All that said, though, Sturridge is at something of a crossroads. His time at Chelsea has doubtless paid off financially -- the move was precipitated by Manchester City's refusal to pay him the wages he felt he deserved -- and he's become a full England international along the way, but it's hard to see his departure as anything other than a concession that either the move wasn't ideal, or he hasn't achieved what he was hoping or intending to. For all that Chelsea have been a hot mess at times, they've amassed a fair weight of silver during the years he's been around. Yet his role has been on the whole peripheral.
And he's 23. In footballing career terms, 23 (or thereabouts) marks the beginning of being a proper grown-up. It's still relatively young, of course, and in theory the best years still lie ahead, but it's old enough that youth is no longer taken into account when a shot slices hopelessly wide, when a simple pass goes overlooked, when a hopeful drive limps weakly into the keeper's arms. People stop looking at potential -- an intrinsically sympathetic and hopeful business -- and start looking for product, and when it comes to productivity, Sturridge has definitely shown potential.
There's one final wrinkle. Along with his inconsistency, and his moments, Sturridge has also shown -- not to put too fine a point on it -- that he's a bit of a berk. Exhibit the most-recent:
Now reflect that this was not inspired by a delirious freestyle through four defenders, or a forty-five yard Exocet that left the keeper gazing blankly at a smoking stump, but instead the tucking away of a weak backpass by an 18-year-old making his second start; reflect further that Sturridge had spent the previous 97 minutes looking a risible waste of both money and space. Now watch it again -- state of that backwards strut at the end -- and try not to set your loved ones on fire.
Of course, berks are plentiful, and doubtless there are plenty more egregious and annoying. But being a bit of a plank drains sympathy and trims honeymoons. Self-belief is all well and good, and cockiness can be admirable, but it can also be wearing. And while the opinions of fans of other clubs are more-or-less irrelevant, Sturridge, one suspects, is hard to love even if it's your shirt he's wearing. Every poor decision (of which there have been plenty) and every overlooked passing option (ditto) is amplified by the general aura of asshattery (a phenomenon known to medicine as Ashleyoungitis).

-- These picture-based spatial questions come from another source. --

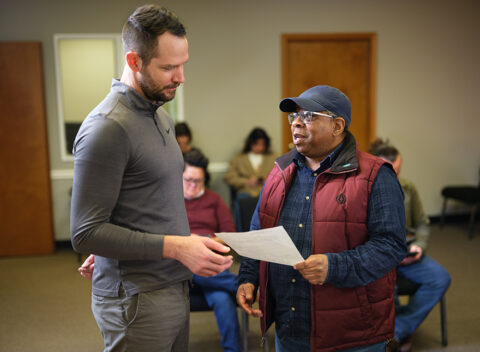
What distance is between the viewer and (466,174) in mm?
5621

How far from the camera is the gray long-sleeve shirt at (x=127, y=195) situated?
3.51 ft

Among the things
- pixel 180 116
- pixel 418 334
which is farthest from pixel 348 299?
pixel 180 116

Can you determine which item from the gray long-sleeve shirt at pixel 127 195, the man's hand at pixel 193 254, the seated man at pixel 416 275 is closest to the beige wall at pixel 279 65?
the seated man at pixel 416 275

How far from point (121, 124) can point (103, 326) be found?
22.1 inches

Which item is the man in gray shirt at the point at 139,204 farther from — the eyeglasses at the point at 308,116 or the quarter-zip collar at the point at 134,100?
the eyeglasses at the point at 308,116

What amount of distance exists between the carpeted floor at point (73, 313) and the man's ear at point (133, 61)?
199 cm

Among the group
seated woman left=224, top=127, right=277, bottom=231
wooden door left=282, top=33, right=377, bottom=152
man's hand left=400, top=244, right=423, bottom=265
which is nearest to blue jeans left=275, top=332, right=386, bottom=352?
man's hand left=400, top=244, right=423, bottom=265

All this makes it a fascinating transfer. For Sturridge, it's a step back to go forward, a chance -- perhaps the last chance -- to assert himself as the player he was meant to become when he rode a wave of contract negotiations down to London. You can sort-of see how it's supposed to work in theory, and how he might fit the team, and yet you can also see plenty of ways in which it ends with Sturridge as frustrated as he has been frustrating, as unloved as unfulfilled, and his talent, like so many of his forward runs, having fallen into that gap between what could and should happen, and what actually does.
For Liverpool, meanwhile, it's a sizeable outlay (factoring in what will doubtless be significant wages) on a player whose credentials remain at best part-theoretical; for Rodgers, as noted in the earlier link, it's a commitment to his specific methods. Sturridge isn't the best player available, and nor is he the cheapest, and that means there's a lot riding on his being the correct player. For the last couple of years, Liverpool's transfer dealings have been somewhere between patchy and rancid, and so there's a lot of pressure on the club, and on the peculiarly ineffective hierarchy, to start getting things right. The transfers that see inconsistent players chime with inconsistent teams, each solving the problems of the other, are among the best. They're also among the riskiest.